• [Exercise details]:
In the book report below, how many illustrated ideas does Sophie Blackall's Things to Look Forward to contain?

• [Page excerpt]:
* start *

You’re invited to explore this month's book selection comprised of Gift Ideas for New Graduates; Inspiring Memoirs; Creativity as a Path to Growth; and a few wonderful books for younger readers.
“Wonder is the heaviest element on the periodic table. Even a tiny fleck of it stops time.”
As this graduation season gathers steam, it’s got me thinking about initiations and developmental stages in general. What if we applied more intention to the smaller, more everyday transitional experiences in our lives?
For example, what if we woke up every morning and before slipping into the routine of our day, we took a moment to turn our attention to the simple wonder of it all – no matter how small? Would we experience a higher quality of life as the day unfolded? My heart says yes…how about yours?
May this Book Report offer you support and guidance for your uniquely beautiful life.
Everyone needs something to look forward to and Sophie Blackall’s Things to Look Forward to is just the ticket to remind us that every day we have so many opportunities to experience joy and connection. With wisdom, whimsy, and compassion, the 52 illustrated ideas in this book offer moments of uplift and serendipity for yourself and your loved ones. (p.s. this makes a great gift for anyone – including yourself)

* end *

• [Records provided]:
* start *

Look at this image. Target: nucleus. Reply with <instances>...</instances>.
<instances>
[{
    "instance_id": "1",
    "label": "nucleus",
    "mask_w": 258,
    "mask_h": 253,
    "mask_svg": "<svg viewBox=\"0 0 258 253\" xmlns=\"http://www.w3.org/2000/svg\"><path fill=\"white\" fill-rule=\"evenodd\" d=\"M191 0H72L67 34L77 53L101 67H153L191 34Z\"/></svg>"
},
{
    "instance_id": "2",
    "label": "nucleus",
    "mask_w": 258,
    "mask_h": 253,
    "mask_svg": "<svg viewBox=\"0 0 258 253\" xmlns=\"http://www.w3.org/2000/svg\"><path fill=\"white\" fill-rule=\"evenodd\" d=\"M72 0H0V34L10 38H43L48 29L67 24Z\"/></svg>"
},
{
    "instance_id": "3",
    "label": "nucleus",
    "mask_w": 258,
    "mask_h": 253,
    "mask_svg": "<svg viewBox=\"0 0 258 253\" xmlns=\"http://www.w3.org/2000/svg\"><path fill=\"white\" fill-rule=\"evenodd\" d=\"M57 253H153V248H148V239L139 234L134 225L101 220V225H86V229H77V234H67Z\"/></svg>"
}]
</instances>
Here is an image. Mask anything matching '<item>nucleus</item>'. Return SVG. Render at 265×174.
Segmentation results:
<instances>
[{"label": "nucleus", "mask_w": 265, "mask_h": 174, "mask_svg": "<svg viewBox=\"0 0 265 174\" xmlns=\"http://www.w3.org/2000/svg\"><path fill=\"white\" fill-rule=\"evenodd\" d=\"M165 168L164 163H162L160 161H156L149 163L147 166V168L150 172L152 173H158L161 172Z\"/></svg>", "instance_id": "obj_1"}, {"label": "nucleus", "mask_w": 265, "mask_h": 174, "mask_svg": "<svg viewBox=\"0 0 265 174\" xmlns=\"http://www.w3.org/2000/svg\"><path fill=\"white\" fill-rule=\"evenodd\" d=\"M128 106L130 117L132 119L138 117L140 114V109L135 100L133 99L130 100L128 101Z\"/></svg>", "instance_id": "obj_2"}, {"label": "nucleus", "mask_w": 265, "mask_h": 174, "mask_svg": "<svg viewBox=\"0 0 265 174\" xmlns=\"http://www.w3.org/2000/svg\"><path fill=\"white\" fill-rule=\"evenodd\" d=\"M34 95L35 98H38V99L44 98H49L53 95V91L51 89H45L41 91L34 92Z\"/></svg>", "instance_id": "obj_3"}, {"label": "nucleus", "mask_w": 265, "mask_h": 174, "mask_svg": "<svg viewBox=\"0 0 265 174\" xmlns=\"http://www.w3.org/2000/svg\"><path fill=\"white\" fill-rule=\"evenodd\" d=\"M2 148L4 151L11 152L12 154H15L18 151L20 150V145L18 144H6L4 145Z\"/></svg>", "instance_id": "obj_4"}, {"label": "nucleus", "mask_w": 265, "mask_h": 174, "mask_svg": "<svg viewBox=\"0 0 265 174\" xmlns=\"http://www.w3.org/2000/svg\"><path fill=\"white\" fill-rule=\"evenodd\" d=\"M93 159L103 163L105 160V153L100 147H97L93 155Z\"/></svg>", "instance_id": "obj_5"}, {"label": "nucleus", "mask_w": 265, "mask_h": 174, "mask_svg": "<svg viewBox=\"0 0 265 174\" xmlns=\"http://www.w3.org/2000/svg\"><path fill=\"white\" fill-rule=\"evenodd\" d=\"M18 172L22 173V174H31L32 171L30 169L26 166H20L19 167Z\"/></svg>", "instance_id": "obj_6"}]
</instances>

* end *
* start *

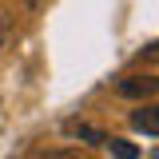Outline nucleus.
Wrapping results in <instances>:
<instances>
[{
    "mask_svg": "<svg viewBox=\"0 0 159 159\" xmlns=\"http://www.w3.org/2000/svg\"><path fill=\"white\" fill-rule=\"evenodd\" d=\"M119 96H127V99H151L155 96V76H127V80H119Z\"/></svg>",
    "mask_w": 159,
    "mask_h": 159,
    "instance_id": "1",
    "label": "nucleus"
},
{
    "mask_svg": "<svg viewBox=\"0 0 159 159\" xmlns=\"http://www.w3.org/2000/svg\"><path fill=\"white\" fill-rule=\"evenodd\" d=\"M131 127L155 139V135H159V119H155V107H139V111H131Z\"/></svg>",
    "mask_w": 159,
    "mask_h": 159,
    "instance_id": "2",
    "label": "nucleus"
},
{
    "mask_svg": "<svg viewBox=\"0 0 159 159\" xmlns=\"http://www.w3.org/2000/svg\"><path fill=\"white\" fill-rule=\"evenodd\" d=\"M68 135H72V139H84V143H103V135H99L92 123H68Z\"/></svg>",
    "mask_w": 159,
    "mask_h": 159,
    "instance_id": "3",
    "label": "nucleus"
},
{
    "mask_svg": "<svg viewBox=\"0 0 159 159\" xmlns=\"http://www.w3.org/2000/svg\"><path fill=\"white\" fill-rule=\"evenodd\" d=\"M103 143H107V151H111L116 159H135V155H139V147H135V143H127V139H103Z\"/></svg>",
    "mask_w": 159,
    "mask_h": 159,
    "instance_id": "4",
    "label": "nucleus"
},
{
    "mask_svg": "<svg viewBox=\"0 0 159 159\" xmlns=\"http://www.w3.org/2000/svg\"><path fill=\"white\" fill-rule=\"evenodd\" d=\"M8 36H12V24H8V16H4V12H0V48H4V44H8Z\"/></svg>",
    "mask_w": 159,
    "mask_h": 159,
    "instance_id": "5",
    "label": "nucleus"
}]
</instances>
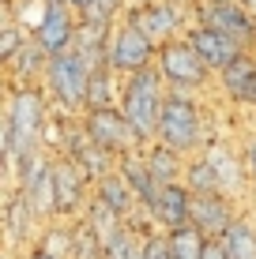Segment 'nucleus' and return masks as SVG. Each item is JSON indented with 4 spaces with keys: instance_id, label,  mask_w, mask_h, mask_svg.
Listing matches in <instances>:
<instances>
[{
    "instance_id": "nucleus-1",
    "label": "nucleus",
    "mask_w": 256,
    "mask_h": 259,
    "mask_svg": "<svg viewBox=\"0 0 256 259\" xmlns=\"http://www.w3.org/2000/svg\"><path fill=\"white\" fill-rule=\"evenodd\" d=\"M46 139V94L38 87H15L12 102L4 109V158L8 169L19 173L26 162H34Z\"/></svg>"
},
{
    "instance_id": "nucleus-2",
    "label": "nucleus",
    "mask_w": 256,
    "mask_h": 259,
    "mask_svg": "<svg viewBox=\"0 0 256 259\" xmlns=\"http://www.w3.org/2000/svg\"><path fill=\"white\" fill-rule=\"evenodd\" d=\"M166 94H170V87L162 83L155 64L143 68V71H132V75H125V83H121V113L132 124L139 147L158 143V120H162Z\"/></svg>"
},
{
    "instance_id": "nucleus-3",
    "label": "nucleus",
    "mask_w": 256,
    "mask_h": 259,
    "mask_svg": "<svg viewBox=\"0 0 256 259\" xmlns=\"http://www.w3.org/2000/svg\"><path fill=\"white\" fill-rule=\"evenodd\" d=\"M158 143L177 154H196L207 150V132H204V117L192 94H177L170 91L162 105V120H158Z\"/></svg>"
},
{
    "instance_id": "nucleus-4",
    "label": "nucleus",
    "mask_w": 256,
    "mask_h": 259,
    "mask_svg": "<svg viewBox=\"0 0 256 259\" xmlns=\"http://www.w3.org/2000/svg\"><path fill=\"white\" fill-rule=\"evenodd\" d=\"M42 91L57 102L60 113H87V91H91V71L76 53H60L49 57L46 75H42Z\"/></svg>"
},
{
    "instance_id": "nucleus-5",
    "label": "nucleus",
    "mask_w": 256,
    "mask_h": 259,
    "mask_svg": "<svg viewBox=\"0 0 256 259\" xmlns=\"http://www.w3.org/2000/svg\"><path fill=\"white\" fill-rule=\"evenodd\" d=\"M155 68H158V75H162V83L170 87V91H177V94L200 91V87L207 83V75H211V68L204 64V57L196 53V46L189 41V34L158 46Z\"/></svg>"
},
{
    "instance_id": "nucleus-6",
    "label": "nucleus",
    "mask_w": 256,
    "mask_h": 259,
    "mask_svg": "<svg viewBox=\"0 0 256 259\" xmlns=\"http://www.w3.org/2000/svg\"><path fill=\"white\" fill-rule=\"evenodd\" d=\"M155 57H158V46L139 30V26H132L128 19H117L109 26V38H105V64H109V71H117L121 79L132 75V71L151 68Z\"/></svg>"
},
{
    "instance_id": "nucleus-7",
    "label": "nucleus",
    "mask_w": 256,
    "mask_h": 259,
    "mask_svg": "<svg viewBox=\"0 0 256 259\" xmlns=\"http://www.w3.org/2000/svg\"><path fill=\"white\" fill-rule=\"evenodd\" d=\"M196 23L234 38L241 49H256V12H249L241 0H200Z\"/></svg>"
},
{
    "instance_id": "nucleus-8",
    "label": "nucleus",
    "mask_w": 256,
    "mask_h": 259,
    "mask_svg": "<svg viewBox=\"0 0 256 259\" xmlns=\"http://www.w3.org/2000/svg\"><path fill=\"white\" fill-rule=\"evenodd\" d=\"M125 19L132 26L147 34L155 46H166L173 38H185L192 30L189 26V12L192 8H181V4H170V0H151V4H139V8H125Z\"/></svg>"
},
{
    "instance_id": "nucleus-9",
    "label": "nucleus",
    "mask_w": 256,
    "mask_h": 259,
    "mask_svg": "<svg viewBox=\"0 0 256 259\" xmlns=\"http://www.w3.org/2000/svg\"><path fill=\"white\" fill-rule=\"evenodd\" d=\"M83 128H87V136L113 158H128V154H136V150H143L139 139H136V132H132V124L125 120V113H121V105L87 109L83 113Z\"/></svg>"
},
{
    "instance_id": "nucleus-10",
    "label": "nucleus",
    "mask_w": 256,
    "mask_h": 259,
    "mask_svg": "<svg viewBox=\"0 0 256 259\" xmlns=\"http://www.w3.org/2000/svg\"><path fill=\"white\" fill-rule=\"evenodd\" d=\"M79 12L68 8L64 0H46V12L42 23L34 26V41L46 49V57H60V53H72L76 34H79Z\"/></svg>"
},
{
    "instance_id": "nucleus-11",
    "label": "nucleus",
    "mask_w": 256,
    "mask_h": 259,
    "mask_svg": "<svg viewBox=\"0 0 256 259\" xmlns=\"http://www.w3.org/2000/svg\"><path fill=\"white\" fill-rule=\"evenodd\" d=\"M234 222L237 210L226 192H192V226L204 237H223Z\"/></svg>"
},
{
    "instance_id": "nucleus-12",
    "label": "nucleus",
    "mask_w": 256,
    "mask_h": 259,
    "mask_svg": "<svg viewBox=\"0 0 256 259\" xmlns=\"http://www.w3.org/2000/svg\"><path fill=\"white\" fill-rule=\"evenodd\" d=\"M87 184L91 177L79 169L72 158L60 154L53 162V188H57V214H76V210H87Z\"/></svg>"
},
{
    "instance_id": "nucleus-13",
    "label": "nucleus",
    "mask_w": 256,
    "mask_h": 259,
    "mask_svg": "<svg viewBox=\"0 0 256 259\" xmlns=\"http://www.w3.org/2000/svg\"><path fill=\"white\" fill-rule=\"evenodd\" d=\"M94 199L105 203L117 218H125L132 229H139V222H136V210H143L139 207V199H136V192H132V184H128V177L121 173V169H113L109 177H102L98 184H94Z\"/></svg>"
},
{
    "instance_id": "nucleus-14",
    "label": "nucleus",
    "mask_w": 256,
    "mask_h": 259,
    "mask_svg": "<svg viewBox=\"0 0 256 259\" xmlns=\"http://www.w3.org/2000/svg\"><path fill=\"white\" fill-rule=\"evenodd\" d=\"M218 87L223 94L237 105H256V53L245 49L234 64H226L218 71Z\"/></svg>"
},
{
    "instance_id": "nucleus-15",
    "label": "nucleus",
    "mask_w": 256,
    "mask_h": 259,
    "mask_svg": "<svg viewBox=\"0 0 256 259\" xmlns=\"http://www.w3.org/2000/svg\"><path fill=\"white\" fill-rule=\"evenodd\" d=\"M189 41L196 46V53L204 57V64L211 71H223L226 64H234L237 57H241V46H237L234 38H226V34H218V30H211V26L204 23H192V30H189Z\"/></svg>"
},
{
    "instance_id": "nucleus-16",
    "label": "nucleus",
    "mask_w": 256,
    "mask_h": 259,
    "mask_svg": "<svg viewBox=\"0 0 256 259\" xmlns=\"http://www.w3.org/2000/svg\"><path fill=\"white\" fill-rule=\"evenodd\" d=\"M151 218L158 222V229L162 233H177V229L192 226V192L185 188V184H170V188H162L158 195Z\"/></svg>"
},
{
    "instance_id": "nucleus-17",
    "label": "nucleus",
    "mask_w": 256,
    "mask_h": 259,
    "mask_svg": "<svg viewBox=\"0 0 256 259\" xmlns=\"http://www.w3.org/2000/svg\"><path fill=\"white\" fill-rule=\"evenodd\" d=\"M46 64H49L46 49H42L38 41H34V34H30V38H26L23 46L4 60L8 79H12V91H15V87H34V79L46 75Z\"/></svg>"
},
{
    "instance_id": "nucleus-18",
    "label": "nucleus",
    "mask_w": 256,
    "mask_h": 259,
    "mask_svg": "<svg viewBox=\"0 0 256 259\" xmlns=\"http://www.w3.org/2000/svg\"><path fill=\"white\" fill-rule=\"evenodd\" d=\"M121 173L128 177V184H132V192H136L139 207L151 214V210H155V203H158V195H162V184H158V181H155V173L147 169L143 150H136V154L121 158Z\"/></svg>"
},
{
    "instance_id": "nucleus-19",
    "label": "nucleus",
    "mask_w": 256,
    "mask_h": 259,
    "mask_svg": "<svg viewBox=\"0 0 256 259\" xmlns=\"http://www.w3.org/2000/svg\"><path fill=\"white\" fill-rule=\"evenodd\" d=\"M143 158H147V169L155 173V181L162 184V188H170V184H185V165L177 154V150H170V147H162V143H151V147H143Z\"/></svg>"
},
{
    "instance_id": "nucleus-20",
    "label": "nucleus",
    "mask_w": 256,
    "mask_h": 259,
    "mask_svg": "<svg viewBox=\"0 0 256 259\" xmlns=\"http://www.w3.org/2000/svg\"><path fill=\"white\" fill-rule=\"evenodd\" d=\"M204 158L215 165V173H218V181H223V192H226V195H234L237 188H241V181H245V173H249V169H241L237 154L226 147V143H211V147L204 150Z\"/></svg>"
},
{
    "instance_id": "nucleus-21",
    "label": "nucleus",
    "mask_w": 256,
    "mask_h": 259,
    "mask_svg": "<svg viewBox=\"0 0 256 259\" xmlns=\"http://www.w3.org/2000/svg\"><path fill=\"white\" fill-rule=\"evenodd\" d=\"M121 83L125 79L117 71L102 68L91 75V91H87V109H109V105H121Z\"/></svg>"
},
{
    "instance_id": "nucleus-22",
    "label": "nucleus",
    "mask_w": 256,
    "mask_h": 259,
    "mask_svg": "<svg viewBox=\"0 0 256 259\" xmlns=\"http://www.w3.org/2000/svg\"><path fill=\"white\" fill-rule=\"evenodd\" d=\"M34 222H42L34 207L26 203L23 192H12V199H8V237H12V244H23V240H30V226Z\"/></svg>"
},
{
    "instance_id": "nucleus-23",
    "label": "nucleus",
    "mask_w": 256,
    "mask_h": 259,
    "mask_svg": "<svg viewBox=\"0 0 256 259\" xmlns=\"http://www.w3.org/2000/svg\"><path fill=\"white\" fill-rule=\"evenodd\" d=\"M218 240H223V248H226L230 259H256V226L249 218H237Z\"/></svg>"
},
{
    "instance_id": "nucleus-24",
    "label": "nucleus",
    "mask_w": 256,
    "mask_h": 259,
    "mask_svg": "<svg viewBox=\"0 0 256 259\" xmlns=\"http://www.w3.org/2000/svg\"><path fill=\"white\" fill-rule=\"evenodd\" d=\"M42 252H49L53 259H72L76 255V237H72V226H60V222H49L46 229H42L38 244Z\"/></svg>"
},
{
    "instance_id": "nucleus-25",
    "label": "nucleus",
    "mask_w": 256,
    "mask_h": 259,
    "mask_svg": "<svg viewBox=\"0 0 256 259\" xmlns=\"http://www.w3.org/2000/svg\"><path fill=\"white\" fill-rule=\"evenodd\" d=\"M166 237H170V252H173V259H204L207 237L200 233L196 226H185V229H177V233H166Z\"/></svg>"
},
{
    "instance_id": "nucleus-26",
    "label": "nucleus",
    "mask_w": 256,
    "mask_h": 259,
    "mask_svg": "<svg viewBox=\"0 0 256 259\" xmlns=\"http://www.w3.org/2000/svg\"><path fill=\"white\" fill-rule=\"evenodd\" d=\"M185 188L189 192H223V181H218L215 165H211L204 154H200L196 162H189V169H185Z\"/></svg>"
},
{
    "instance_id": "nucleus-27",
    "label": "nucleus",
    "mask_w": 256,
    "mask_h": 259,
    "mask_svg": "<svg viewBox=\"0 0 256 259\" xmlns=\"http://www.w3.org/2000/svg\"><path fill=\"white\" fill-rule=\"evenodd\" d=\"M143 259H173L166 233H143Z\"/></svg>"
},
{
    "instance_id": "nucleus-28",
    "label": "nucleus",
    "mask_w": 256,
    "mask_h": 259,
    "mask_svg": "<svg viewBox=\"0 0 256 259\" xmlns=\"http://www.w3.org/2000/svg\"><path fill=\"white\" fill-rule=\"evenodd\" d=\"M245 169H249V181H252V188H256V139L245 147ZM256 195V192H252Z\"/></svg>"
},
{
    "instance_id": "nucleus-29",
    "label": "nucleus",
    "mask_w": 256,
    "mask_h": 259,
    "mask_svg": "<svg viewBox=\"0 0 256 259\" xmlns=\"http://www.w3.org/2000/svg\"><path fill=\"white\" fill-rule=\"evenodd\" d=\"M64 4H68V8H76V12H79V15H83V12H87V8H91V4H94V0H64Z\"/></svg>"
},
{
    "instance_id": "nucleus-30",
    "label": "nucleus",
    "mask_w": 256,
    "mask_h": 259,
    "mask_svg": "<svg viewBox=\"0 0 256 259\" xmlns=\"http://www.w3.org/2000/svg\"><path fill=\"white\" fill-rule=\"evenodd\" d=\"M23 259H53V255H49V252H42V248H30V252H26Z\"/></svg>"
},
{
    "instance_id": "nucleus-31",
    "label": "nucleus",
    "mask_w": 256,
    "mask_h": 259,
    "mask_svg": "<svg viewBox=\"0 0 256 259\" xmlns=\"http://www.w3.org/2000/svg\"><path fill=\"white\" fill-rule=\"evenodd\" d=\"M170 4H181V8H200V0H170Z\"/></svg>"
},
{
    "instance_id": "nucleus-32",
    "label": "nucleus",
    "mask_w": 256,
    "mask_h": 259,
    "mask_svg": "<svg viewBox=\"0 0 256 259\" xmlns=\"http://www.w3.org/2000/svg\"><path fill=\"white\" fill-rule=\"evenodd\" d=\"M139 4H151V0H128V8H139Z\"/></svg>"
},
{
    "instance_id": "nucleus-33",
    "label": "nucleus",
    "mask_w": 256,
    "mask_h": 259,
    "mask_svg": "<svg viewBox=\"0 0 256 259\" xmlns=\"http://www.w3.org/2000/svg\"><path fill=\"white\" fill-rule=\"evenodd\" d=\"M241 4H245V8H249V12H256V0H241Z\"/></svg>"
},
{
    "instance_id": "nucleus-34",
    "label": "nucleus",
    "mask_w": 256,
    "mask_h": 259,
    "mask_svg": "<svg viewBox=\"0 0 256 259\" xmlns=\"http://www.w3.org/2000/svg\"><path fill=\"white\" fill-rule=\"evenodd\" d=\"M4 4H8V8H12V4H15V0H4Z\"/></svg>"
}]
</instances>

* end *
* start *

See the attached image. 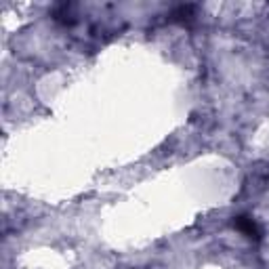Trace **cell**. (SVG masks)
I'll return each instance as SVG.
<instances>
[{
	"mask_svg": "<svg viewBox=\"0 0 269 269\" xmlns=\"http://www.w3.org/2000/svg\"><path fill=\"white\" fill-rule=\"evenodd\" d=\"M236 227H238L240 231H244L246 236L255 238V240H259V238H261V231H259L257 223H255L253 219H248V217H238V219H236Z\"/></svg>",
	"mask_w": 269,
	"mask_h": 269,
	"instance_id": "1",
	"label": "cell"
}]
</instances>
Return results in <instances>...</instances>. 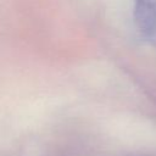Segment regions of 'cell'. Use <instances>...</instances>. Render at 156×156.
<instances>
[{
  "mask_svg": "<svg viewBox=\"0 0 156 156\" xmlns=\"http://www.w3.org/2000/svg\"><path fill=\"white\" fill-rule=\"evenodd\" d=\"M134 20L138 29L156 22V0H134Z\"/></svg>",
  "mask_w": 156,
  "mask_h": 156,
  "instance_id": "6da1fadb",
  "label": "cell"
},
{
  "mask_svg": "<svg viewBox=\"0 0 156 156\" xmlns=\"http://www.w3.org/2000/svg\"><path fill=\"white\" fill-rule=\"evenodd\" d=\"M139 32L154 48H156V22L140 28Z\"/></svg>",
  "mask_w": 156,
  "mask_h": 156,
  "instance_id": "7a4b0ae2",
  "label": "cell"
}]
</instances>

* end *

• [Exercise answer]:
52